At the end of your three (or four…or…) years, your thesis will be examined. Those 90,000-ish precision-crafted words will be scrutinised by the leading thinkers in your field; hopefully you became closely acquainted with the finer points of your chosen lofty theory, not just the dregs of the cafetière. But this vision of the viva as the finish line obscures the fact that there is so much more available to you. Use the flexibility of a PhD schedule to develop other valuable skills: volunteer, teach, network, go to conferences, organise conferences, engage with your department’s research activities, read around, write around, develop your critical vocabulary, learn a language…
Leave your desk occasionally
Don’t let the PhD consume you. If you spend every waking hour hunched over a book/laptop/lab bench your work will suffer, not to mention your general well-being (for starters, you’ll notice a sharp decline in the number of sleeping hours). To learn how to structure your argument, don’t you need to see how things fit together in the world? To recognise the potential impact of your research, don’t you need to be connected to the reality of people’s lives? If the vanishing point of your horizon is no further than the edge of campus, you’ll never be able to bounce back when your journal article is rejected/conference application is turned down/supervisor returns your beloved chapter covered in red squiggly lines (whether this is more painful on ‘track changes’ or by hand I haven’t yet decided). A little bit of perspective does you good.

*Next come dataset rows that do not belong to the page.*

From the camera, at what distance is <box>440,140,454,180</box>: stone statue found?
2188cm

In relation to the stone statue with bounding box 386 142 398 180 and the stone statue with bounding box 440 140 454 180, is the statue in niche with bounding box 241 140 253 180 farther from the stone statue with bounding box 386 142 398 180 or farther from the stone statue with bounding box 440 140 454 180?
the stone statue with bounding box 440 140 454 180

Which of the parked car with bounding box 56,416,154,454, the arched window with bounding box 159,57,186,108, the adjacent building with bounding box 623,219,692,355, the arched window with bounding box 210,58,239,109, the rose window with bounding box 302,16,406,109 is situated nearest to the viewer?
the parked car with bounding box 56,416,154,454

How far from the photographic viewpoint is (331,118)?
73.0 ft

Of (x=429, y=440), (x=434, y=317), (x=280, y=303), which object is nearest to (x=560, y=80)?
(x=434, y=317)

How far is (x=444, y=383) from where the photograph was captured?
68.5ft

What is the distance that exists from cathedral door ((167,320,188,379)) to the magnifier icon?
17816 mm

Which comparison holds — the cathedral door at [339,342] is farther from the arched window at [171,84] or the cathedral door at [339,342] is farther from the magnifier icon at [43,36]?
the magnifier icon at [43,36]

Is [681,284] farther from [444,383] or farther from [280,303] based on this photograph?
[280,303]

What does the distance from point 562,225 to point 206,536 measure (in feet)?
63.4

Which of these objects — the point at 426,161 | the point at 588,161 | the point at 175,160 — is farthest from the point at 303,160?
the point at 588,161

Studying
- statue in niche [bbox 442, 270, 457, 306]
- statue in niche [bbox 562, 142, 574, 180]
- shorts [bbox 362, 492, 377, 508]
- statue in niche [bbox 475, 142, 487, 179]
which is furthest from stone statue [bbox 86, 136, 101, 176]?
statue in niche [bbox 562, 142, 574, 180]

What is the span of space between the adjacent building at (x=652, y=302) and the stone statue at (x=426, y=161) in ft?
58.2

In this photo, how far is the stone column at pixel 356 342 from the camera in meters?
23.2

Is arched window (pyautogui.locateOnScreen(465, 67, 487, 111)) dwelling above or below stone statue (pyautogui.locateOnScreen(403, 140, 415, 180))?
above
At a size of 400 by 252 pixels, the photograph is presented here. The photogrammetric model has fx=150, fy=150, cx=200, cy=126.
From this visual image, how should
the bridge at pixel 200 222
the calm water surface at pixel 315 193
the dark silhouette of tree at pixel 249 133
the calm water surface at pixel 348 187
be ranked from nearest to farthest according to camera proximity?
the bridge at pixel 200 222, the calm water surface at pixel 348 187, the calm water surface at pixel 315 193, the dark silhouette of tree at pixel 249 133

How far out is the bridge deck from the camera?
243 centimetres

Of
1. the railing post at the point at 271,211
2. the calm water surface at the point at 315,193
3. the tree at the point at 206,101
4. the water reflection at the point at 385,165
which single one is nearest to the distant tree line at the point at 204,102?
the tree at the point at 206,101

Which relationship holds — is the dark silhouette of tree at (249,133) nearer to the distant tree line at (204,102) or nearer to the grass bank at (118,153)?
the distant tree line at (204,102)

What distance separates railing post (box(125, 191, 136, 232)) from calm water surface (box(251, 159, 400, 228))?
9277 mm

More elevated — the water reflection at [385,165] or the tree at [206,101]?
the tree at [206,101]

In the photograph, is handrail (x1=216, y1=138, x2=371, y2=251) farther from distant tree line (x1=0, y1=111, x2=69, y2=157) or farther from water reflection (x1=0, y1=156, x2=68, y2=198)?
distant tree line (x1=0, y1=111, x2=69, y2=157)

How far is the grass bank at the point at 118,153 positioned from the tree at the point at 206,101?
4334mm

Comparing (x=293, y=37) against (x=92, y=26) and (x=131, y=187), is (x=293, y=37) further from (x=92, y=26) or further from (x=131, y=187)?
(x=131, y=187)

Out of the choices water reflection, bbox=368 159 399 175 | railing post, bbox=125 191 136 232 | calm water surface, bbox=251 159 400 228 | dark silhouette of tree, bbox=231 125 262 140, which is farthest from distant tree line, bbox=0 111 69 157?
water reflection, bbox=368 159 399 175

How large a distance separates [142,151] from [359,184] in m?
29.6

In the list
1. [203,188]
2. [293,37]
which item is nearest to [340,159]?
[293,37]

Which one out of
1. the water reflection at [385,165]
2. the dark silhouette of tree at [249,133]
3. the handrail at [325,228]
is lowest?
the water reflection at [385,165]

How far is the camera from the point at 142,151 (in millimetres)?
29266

Get used to feeling like you don’t know what you’re doing
Ahh, the feeling will follow you like a lovable pup. The transition between a taught Master’s and a PhD is bigger than you realise, and the unsettling sense that someone hasn’t told you the very thing you need to know is really quite normal. It’s the fact of not knowing everything that drives your research: nurture the ability to just get on with it.
And you, dear reader? If you stumbled across a time-machine, what advice would you give your fresh-faced self?